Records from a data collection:
#####

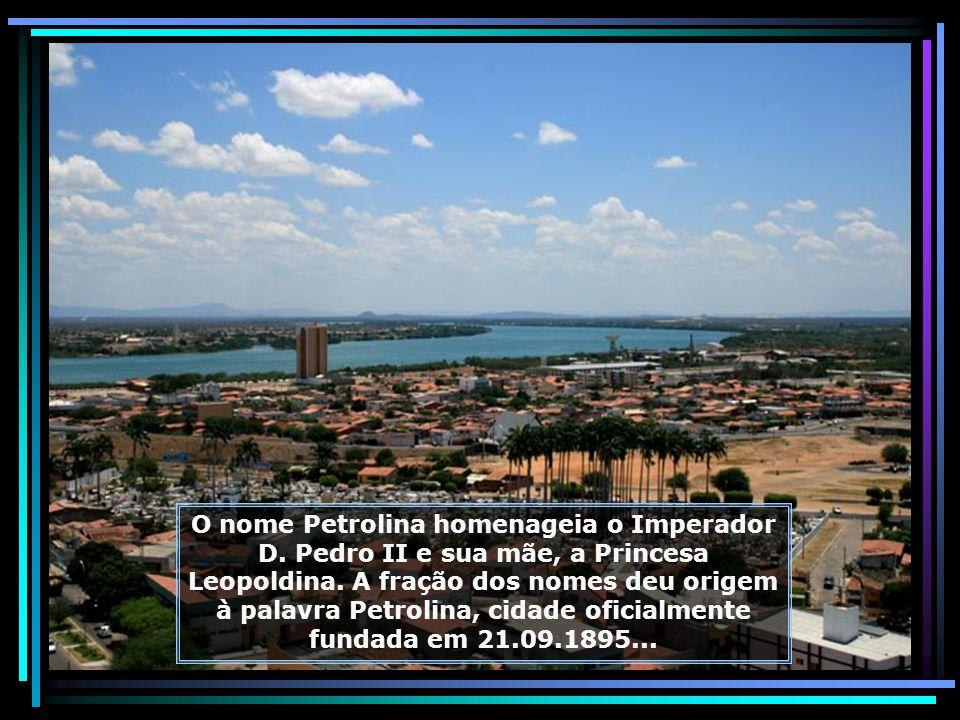 Petrolina, cidade de grandes e modernas avenidas, com população aproximada de 300.000 hab. Junto com Juazeiro, forma o maior aglomerado humano do semi
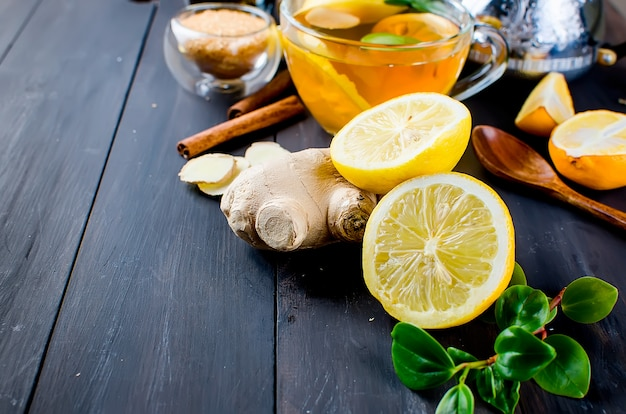 Tagliare il limone e lo zenzero per il tè aromatico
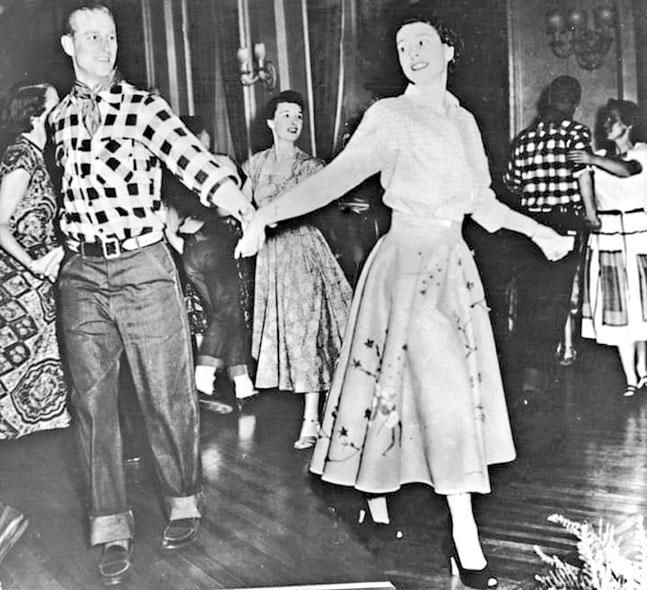 1951年菲臘與伊利沙伯在加拿大渥太華的舞會上共舞。網上圖片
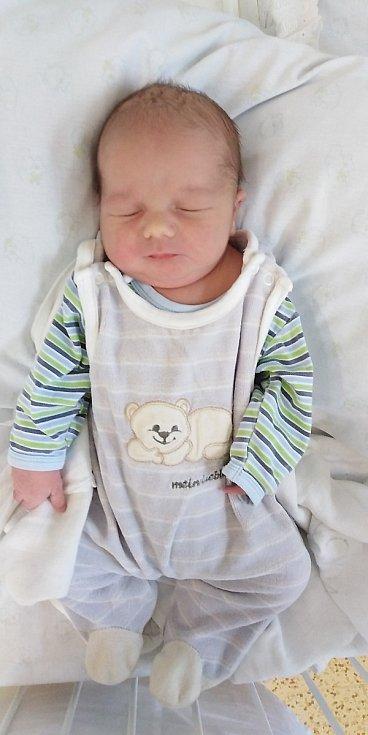 Tomáš Marek se narodil 30. března 2020 v 8.20 hodin v čáslavské porodnici. Pyšnil se porodními mírami 4110 gramů a 52 centimetrů. Doma v Paběnicích ho přivítali maminka Dominika, tatínek Stanislav, pětiletá sestřička Maruška a čtyřletá sestřička Monča.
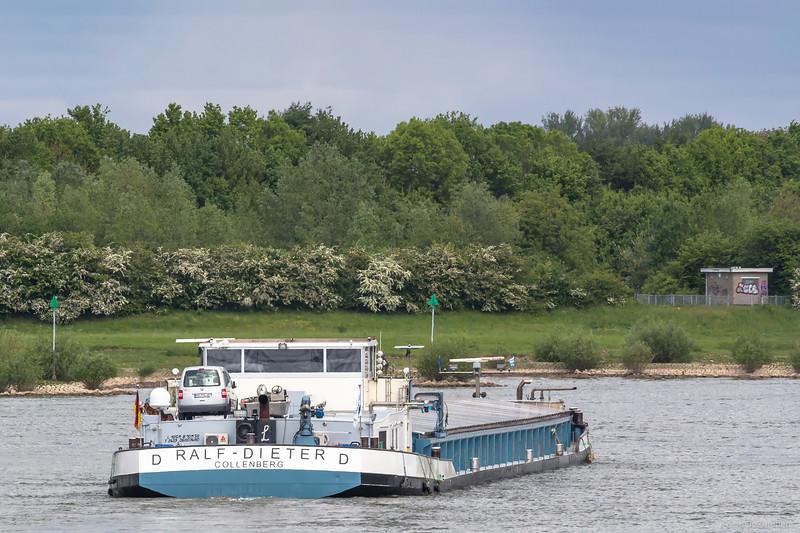 """Ralf-Dieter, vrachtschip 06003480 <a href=""""https://www.binnenvaart.eu/motorvrachtschip/6121-dettmer-tank-39.html"""" target=""""_blank"""">info</a>"""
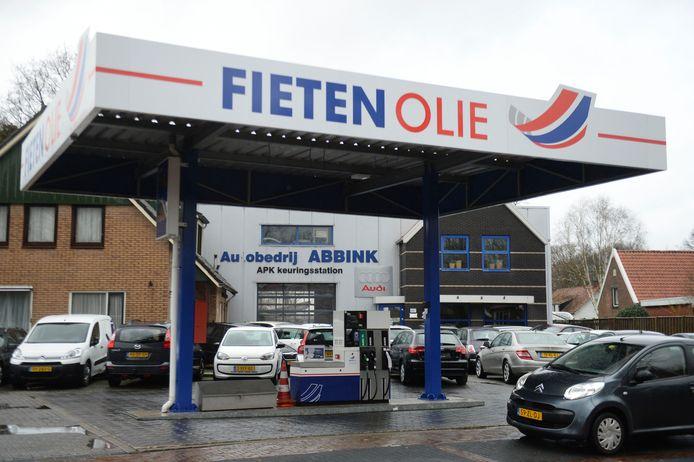 Na tal van waarschuwingen moet autobedrijf Abbink nu echt betalen. De gemeente Twenterand legt hem een forse boete op.
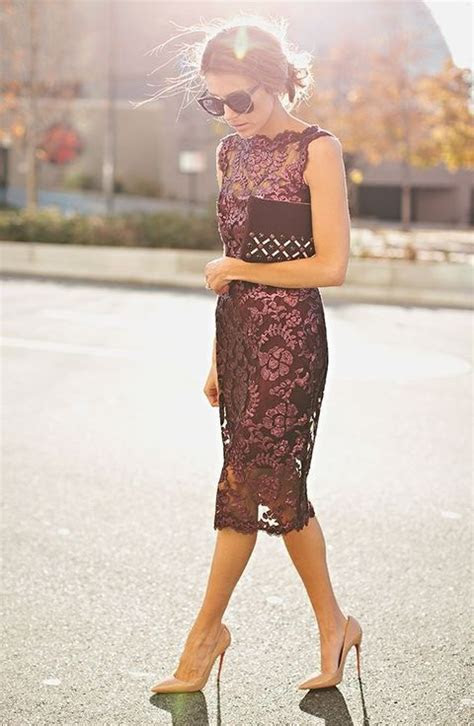 24 Chic Fall Wedding Guest Outfits For Ladies   HappyWedd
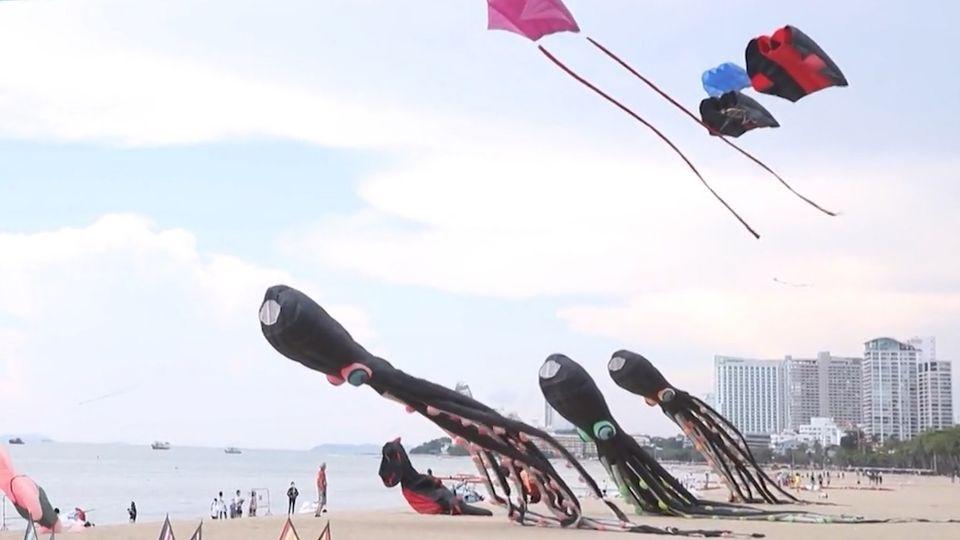 สีสัน มหกรรมว่าวชายหาดเมืองพัทยา กระตุ้นการท่องเที่ยว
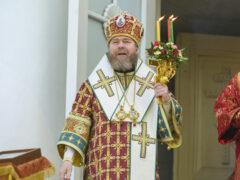 Накануне отдания Пасхи митрополит Псковский и Порховский Тихон возглавил Всенощное бдение в Псково-Печерском монастыре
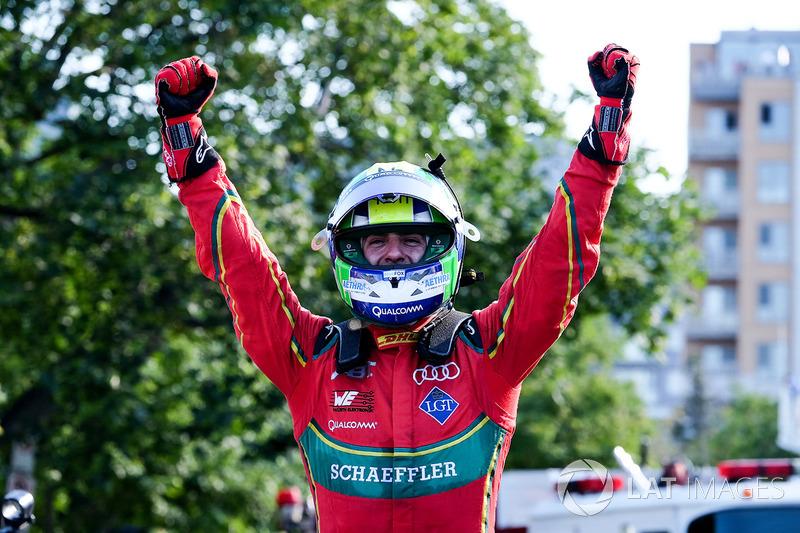 Campeón de la temporada 2016/2017 de Fórmula E Champion Lucas di Grassi, ABT Schaeffler Audi Sport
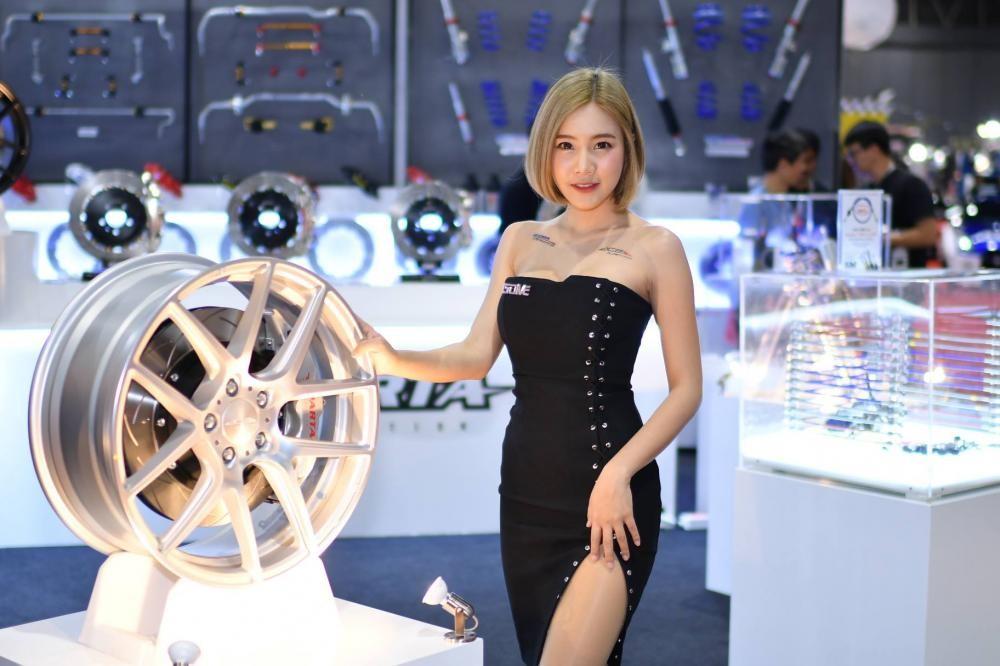 """Ngắm các """"bóng hồng"""" Thái Lan xinh tươi mơn mởn tại Bangkok Auto Salon 2018 - 18"""
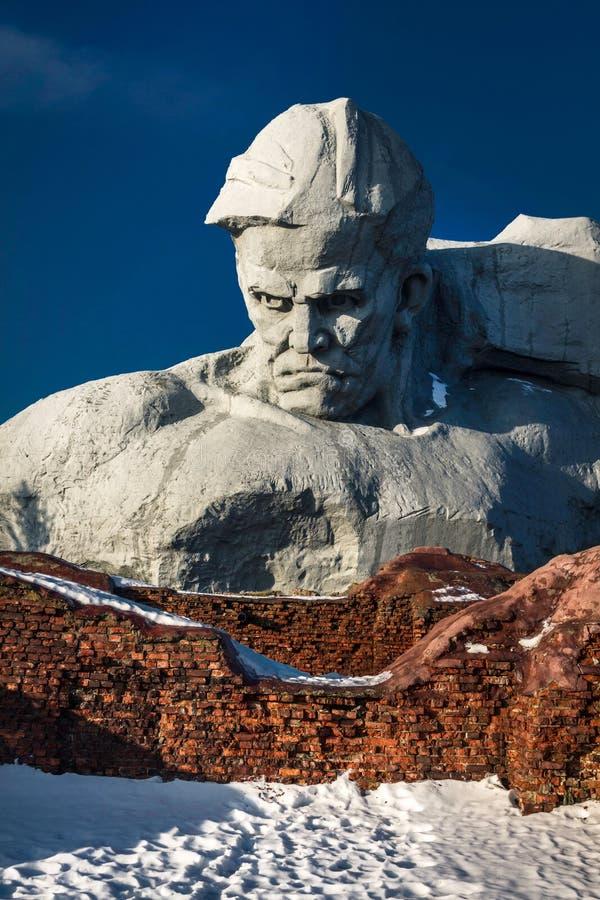 对苏联士兵的纪念碑布雷斯特堡垒的废墟的 库存照片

#####

> _Problem details_
The required answer is the lines from the one that contains "Campeón de la" through the last line of the records, restated word for word, with every picture dropped.

> _Response for this exercise_
 Campeón de la temporada 2016/2017 de Fórmula E Champion Lucas di Grassi, ABT Schaeffler Audi Sport
 """Ngắm các """"bóng hồng"""" Thái Lan xinh tươi mơn mởn tại Bangkok Auto Salon 2018 - 18"""
 对苏联士兵的纪念碑布雷斯特堡垒的废墟的 库存照片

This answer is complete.